We will rate the certainty of the evidence of the IPDM using Cochrane Grades of Recommendation, Assessment, development, and Evaluation (GRADE) [18].

Reporting of results

We will produce a PRISMA IPDM diagram; this will not include results of searches for studies as we have pre-specified that we are using only data from three trials. We will list available data and analysed data (i.e. the final two steps in a standard PRISMA IPDM diagram) [19].

We will report results in individual trials and results in the combined data set (the one-stage approach) as shown in results Table 1 in the Appendix, Table 2 in the Appendix and Table 3 in the Appendix for baseline, subgroup and pre-specified outcomes.

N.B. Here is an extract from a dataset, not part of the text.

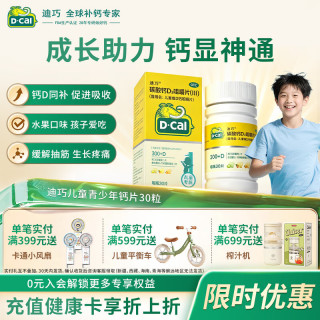 迪巧 儿童钙片维D钙咀嚼片 维生素d助力吸收  青少年钙片水果口味300mg 迪巧维D钙咀嚼片300mg 30粒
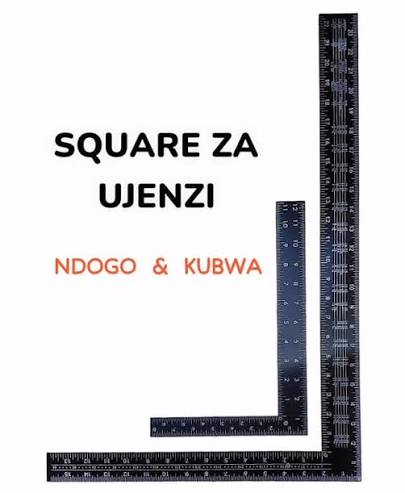 Square ndogo 8"(P/120)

We will produce Forest plots for the two-stage approach (i.e. where trials are analysed independently and then meta-analysed) for all the pre-specified outcomes. However, there are likely to be too many plots to present in a publication. As a minimum, we will include the plot for the primary outcome, which will include effects in the individual pre-specified subgroups. We will describe the other outcomes in the text as well as making them available on reasonable request, or in an appendix, depending on the journal requirements.

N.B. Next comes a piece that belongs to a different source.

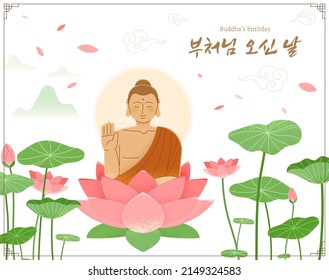 Buddha birthday celebration concept vector illustration. Buddha and lotus leaves on a lotus flower. Korean translation: Buddha's birthday.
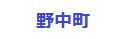 野中町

The text will report study characteristics, IPDM integrity, risk of bias within studies, results of individual studies (including the impact of compliance on the results), results of syntheses, risk of bias across studies and any additional analyses performed.

Discussion of IPDM

In the discussion, we will summarise evidence, its strengths and limitations, how it fits with existing literature, our conclusions and the implications for clinical practice, future research and policy.

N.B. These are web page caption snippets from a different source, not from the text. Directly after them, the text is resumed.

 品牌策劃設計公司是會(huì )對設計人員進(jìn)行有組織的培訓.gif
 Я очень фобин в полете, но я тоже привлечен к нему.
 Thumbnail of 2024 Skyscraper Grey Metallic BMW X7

Further possible analyses of the combined data set

There are several other research questions that can be addressed using the combined data set. Each of these questions will require a separate statistical analysis plan to be developed. These questions include:

  1. a)

    What are the types of bone fractures after stroke? What is their impact on mRS? What factors are associated with fracture risk? We have already published these data from FOCUS and can repeat the same analyses on the combined data set. Note that falls will be included in the interpretation of these results.

  2. b)

    What are the baseline predictors of seizure risk after stroke? What drugs are associated with increased seizure risk? How does fluoxetine modify this effect?

  3. c)

    What are the baseline predictors of depression after stroke? How is depression at 6 months associated with disability and dependency?

  4. d)

    What factors are associated with pain after stroke (using pain item from EQ5D-5L)? This includes baseline predictors and factors that might influence pain severity, e.g. mood disorders.

  5. e)

    What are the baseline predictors of fatigue after stroke? Fatigue is measured using the SF-36 vitality component. How does fatigue relate to mood and does it predict case fatality?

  6. f)

    How does the short version of the Stroke Impact Scale (using a single item from each domain) relate to the full Stroke Impact Scale? This is an important question for researchers who are considering using the Short Stroke Impact Scale in future research.

  7. g)

    What is the effect of fluoxetine on 90-day home-time, and what is the relationship between home-time and mRS across countries? Home-time is a measure of the time spent back at the person’s home during a predefined period after a stroke [20].

Trial status

FOCUS recruited its first patient on 10 September 2012 and its last on 31 March 2017 and published its results in December 2019.

AFFINITY recruited its first patient on 11 January 2013 and its last patient on 30 June 2019.

EFFECTS recruited its first patient on 20 October 2014 and its last patient on 28 June 2019.